== What to do ==
Copy out the listing in full, exactly as written, but not its pictures.

== The data ==
____________________

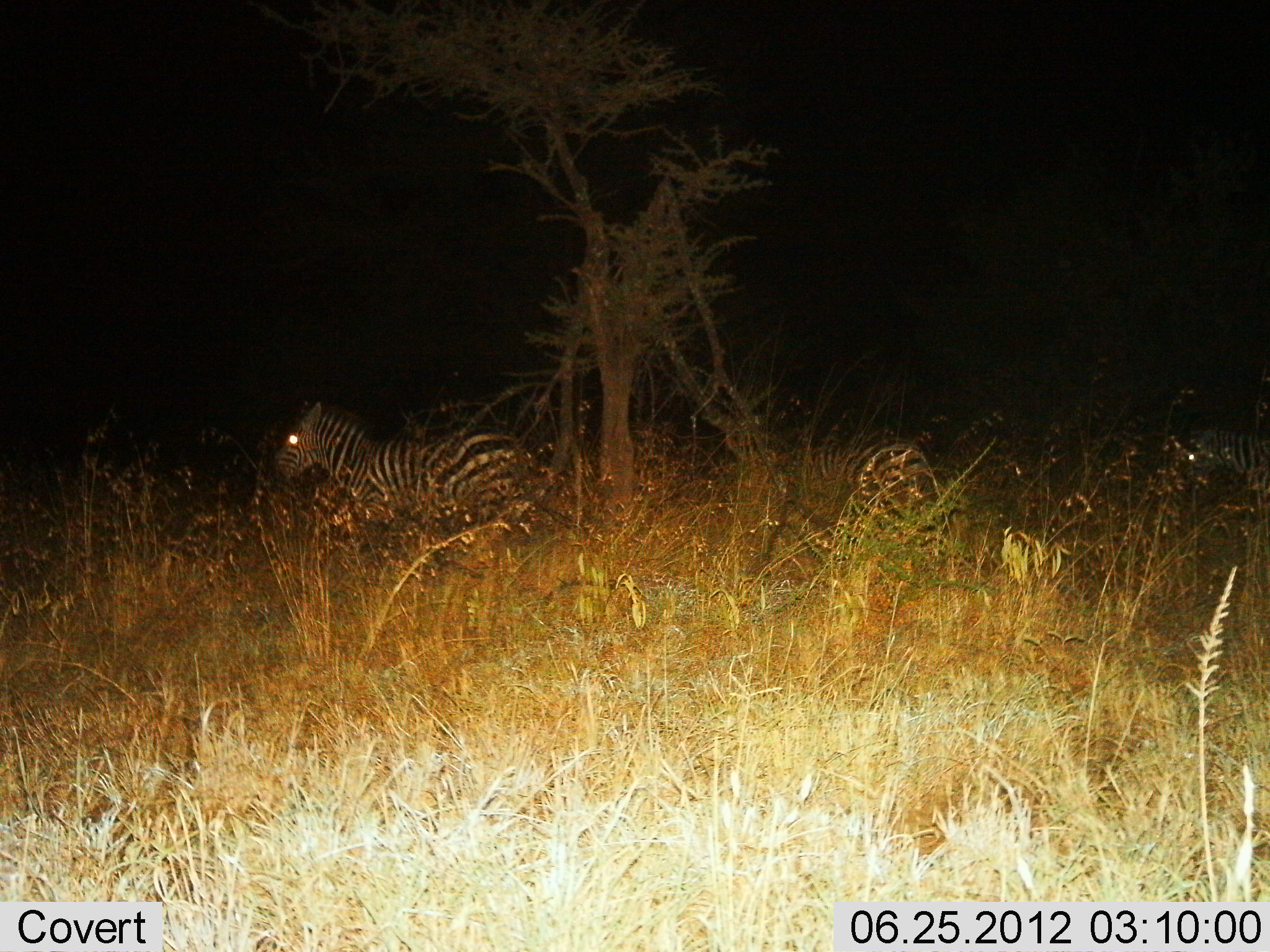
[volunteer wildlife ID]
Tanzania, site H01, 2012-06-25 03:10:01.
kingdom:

____________________

== Answer below ==
[volunteer wildlife ID]
Tanzania, site H01, 2012-06-25 03:10:01.
kingdom:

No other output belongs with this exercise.